**SOAL TERTULIS A**
Tuliskan kembali bagian kutipan tentang demokrasi dari "Demokrasi adalah salah" sampai dengan "of political freedom.". Ubah setiap "rakyat" menjadi "warga".

**KUTIPAN**
☆ ☆ ☆ ☆
Suatu Kritik Terhadap Teori “The
Fourth Estate”
Demokrasi adalah salah satu bentuk pemerintahaan
dalam sebuah negara yang kekuasaan pemerintahannya berasal dari rakyat, baik
secara langsung atau melalui perwakilan. Kata demokrasi itu sendiri berasal
dari Yunani, yaitu dēmokratía yang terbentuk dari kata dêmos yang berarti
rakyat, dan Kratos yang berarti kekuasaan, sehingga kata dēmokratía berarti
kekuasaan rakyat.
Henry B. Mayo dalam An
Introduction to Democratic Theory (1960: 70), memberikan pengertian
demokrasi, sebagai:
A
democratic political system is one in which public politicies are made on
majority basis, by representatives subject to effective popular control at
periodic elections which are conducted on the principle of political equality
and under conditions of political freedom.
Harris G. Warrant dalam Our Democracy at Work (1963: 2),
memberikan rumusan pengertian demokrasi sebagai, “a government of the
people, by the people, for the people”. Bryan A. Garner dalam Black’s
Law Dictionary (1999: 444), memberikan arti demokrasi sebagai
“government by the people, either directly or through representatives”.
Rumusan tersebut memberikan sifat pemahaman umum terhadap
suatu negara yang menganut sistem demokrasi, yaitu:
1.
Demokrasi adalah suatu sistem
pemerintahan yang mempunyai elemen-elemen yang saling terkait dan tidak dapat
dipisahkan;
2.
Orang-orang yang memegang kekuasaan
atas nama demokrasi dapat mengambil keputusan untuk menetapkan dan menegakkan
hukum;
3.
Kekuasaan untuk mengatur dalam
bentuk aturan hukum tersebut diperoleh dan dipertahankan melalui pemilihan umum
yang bebas dan diikuti oleh sebagian besar warga negara dewasa.
Negara demokrasi mempunyai tiga pemahaman utama yang
meliputi hakikat, proses dan tujuan demokrasi (Huntington, 1995: 4).
Huntington, melihat demokrasi dalam tiga pendekatan umum yaitu: sumber wewenang
bagi pemerintah; tujuan yang dilayani oleh pemerintah; dan prosedur untuk
membentuk pemerintahan.
☆ ☆ ☆ ☆
(Entri tersimpan dari sebuah koleksi)
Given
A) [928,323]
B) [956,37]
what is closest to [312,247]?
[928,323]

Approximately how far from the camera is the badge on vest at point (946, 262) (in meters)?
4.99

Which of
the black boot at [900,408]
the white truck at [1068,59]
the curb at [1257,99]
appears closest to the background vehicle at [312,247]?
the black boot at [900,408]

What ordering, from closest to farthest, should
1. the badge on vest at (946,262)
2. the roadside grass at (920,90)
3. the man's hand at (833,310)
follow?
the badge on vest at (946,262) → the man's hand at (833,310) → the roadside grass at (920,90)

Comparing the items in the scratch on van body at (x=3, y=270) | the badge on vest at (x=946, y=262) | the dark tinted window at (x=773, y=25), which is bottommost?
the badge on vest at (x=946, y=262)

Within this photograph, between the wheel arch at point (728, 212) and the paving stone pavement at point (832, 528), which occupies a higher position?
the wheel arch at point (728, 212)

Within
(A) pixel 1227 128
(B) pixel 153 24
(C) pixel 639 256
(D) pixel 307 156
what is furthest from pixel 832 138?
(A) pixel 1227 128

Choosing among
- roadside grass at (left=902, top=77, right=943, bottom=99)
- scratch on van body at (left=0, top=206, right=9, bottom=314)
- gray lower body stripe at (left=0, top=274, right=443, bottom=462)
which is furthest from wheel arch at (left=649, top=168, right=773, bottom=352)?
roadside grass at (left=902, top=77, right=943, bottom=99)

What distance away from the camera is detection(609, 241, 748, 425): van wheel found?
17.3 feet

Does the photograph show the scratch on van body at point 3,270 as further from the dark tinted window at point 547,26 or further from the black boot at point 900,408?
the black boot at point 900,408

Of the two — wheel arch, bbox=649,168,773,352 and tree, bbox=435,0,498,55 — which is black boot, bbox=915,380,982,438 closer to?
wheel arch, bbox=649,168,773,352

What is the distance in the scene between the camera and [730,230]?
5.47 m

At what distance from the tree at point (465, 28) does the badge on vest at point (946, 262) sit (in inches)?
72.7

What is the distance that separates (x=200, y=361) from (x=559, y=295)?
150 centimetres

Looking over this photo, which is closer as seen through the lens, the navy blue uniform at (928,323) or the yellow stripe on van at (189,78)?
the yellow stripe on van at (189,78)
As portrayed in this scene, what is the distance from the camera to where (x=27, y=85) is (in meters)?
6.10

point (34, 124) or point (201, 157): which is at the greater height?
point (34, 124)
☆ ☆ ☆ ☆
**SOAL TERTULIS B**
Sajikan entri dari baris yang memuat "What ordering, from" sampai dengan baris yang memuat "the badge on vest at (946,262) →" dalam bentuk tabel Markdown dengan kolom "No" untuk nomor urut dan "Baris" untuk isi baris. Lewati baris kosong.

**JAWABAN YANG DIHARAPKAN A**
Demokrasi adalah salah satu bentuk pemerintahaan
dalam sebuah negara yang kekuasaan pemerintahannya berasal dari warga, baik
secara langsung atau melalui perwakilan. Kata demokrasi itu sendiri berasal
dari Yunani, yaitu dēmokratía yang terbentuk dari kata dêmos yang berarti
warga, dan Kratos yang berarti kekuasaan, sehingga kata dēmokratía berarti
kekuasaan warga.
Henry B. Mayo dalam An
Introduction to Democratic Theory (1960: 70), memberikan pengertian
demokrasi, sebagai:
A
democratic political system is one in which public politicies are made on
majority basis, by representatives subject to effective popular control at
periodic elections which are conducted on the principle of political equality
and under conditions of political freedom.

**JAWABAN YANG DIHARAPKAN B**
| No | Baris |
|---|---|
| 1 | What ordering, from closest to farthest, should |
| 2 | 1. the badge on vest at (946,262) |
| 3 | 2. the roadside grass at (920,90) |
| 4 | 3. the man's hand at (833,310) |
| 5 | follow? |
| 6 | the badge on vest at (946,262) → the man's hand at (833,310) → the roadside grass at (920,90) |